Richard Robbins, Guthrie’s co-defendant in real-life, was replaced by the fictional Roger Crowther for the film; he later described the additions to the story as “all fiction” and “complete bull.”
The subplots involving the Shelly character were fictional. His character’s motorcycle club was loosely based on the Trinity Motorcycle Club, a real-life group of motorcyclists that associated with the Brocks; they were alluded to in another Guthrie song, the “Motorcycle Song.” The film also has Guthrie being forced to leave a Montana town after “creating a disturbance”–town residents object to Guthrie’s long hair and gang up to throw him through a plate glass window. This never happened, and Guthrie expresses regret that Montana got a “bad rap” in the film. In fact, during the time of the littering incident and trial, Guthrie was still enrolled in Montana college, and was only in Stockbridge for the long Thanksgiving weekend; he would drop out of college at the end of the semester.
Alice Brock has spoken negatively of the film’s portrayal of her in a 2014 interview “That wasn’t me. That was someone else’s idea of me.”

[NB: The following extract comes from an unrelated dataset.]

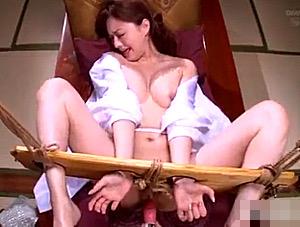 さらし台に固定されモテ遊ばれる美人妻が強制的にビクビク痙攣アクメ!吉沢明歩
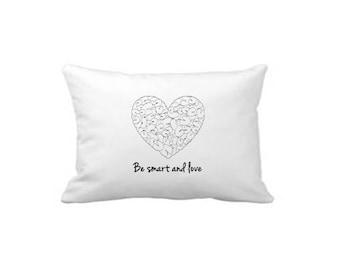 Satz von 2, Designer Kissen-, 100 % Baumwolle, zeitgenössische Spaß, sei schlau und Liebe, Minimal Bettwäsche, Housewarminggeschenk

Brock took particular offense at the implication that she had slept with Guthrie, noting that she had never associated with heroin users. The film brought unwanted publicity: “It just really impinged on your privacy. It’s just amazing how brazen people can be when you’re a supposed public figure (…) We sold the church at that point.”
When interviewed in 1971, director Penn, said: “What I tried to deal with is the US’s silence and how we can best respond to that silence. … I wanted to show that the US is a country paralyzed by fear, that people were afraid of losing all they hold dear to them. It’s the new generation that’s trying to save everything”.
As for the lack of violence in the film, Penn said: “Alice’s Restaurant is a film of potential transition because the characters know, in some way, what they are looking for. It’s important to remember that the characters are middle-class whites. They aren’t poor or hungry or working class. They are not in the same boat as African Americans. But they’re not militants either. In this respect the church dwellers are not particularly threatening. They find it easy to live there, even if most people can’t afford such a luxury. From this point of view, the film depicts a very specific social class; it’s a bourgeois film”.